Metadata Improvements:

Data file is in the Box: named ExtV3Metadata.inv, a csv file is also included. here

The station information presented here is still in the beta stage. But it’s ready for a public release and some initial comments on what we can tell:  The process of improving the data and extending it is described below.


1. GHCN V3 Inventory.

2. Updated WMO station locations

3. Nightlights as used by Hansen 2010

4. Improved Nightlights as recommended by Nightlights principle Investigator

5. Nightlight Buffers

6. Gridded population density as provided by GPW

7. Gridded historical population density as provided by Hyde

8. Gridded Population Density as provided by GRUMP

9. Gridded Impervious Surface area.

10. Land masks provided by several sources.

Step One: The beta version of the GHCN v3 inventories are read into a R data frame. For the posted file that inventory was the matching inventory for the “adjusted” dataset. This inventory includes only 7279 stations as one appears to be dropped from the unadjusted data.  The data fields read in include

Id:  The Id field is the GHCN ID. It’s an 11 digit index of the form cccwwwwwddd. Where ccc indicates a country code, wwwww, indicates a WMO code, and ddd indicates a    IMOD number. There are several things to note. For the US stations, the WMO code does not appear to map to the WMO master list. For example, “42500046506” is listed as the GHCNID of Orland California. In GHCN v2 the ID for ORLAND is :  42572591004 ORLAND. And for USHCN it is:046506-02 For For WMO we have no entry for ORLAND. In V2 Orland was listed according the WMO number for nearby Red Bluff. The 004 in the Orland IMOD indicates that Orland is at a different location than the WMO it is reported under. Confusing? You bet. To be accurate the V3 readme will have to be changed to indicate that the new GHCN Id, does not reflect WMO numbers in the middle 5 digits in all cases. In the US, the USHCN ID is used as the last 5 digits. Basically there are USHCN stations that do not have WMO numbers. In V2 they were listed as IMODs of the closest WMO ( redbluff) in V3 they are listed according to their USHCN number. That makes comparing V2 to V3 a bit troublesome.

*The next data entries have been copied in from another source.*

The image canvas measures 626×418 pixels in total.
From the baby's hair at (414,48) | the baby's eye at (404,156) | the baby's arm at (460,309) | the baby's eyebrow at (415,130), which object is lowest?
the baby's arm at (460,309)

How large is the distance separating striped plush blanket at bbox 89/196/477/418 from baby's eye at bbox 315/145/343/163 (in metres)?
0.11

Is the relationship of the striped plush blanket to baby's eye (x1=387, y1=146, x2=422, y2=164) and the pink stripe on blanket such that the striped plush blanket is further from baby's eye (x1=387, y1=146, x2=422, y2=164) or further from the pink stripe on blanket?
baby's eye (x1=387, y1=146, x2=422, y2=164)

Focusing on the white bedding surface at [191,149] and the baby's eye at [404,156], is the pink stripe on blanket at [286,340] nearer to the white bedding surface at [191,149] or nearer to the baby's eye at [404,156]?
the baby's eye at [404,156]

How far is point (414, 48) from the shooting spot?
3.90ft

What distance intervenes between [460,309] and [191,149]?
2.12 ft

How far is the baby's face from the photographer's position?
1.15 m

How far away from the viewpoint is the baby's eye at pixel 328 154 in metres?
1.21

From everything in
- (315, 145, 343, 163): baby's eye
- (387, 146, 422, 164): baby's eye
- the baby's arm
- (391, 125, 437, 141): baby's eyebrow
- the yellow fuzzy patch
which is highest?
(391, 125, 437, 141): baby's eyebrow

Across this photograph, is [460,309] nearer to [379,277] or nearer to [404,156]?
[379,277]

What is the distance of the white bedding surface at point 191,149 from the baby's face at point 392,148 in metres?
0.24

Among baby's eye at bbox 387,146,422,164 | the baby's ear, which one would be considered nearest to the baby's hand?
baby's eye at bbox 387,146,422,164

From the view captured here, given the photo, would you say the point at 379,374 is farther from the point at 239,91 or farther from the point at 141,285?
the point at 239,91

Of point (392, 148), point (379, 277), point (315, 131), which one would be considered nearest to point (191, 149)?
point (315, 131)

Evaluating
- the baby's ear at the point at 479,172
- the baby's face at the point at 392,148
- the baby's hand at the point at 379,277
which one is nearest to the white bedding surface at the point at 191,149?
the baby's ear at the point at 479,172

Lat: The latitude of the station is reported in degrees north from -90 to 90. In my inventory   the value  is one of two values: the value found in GHCN V3 or the value found in the recently updated WMO master list. The WMO has required countries to update the precision of the station location data and that process is underway. It’s not entirely complete. Consequently some of the GHCN V3 station locations remain the same. Those that have been updated by WMO are updated here

Lon: Longitude is degrees east, from -180 to 180. As with Latitude this field contains the corrections from the recent WMO updates.

Altitude: Altitude in meters from the Ghcn V3 inventory. Corrected altitudes from the WMO master list are not included here. That will come later.

Name: The station name from the GHCN V3 inventory. I am in the laborious process of cleaning up the name list to remove the following: country names, state designations, province designations, partial names, punctuation marks. The goal would be to have a list of names as well as alternative names. Countries, states, provinces can be added properly by geocoding and should not be in the station name field.

GridEl: Grid elevation. As taken from the GHCN inventory data. In meters this represents the average elevation of the grid at .5degrees. Once the position data is improved this could be supplanted with more accurate metadata from DEMs.

Rural: A designation R,S,U that indicates whether the station is Rural, Small Town or Urban. This characterization is made based on the population of the nearest town, where R is a town with less than 10K people and Urban is greater than 50,000. This is a dated measure of urbanity. It’s problematic because it does not tell us whether the town is densely populated or spread out.

Population: The population of the nearest town in 1000s.

Topography: type of topography in the environment surrounding the station, (Flat-FL,Hilly-HI,Mountain Top-MT,Mountainous Valley-MV).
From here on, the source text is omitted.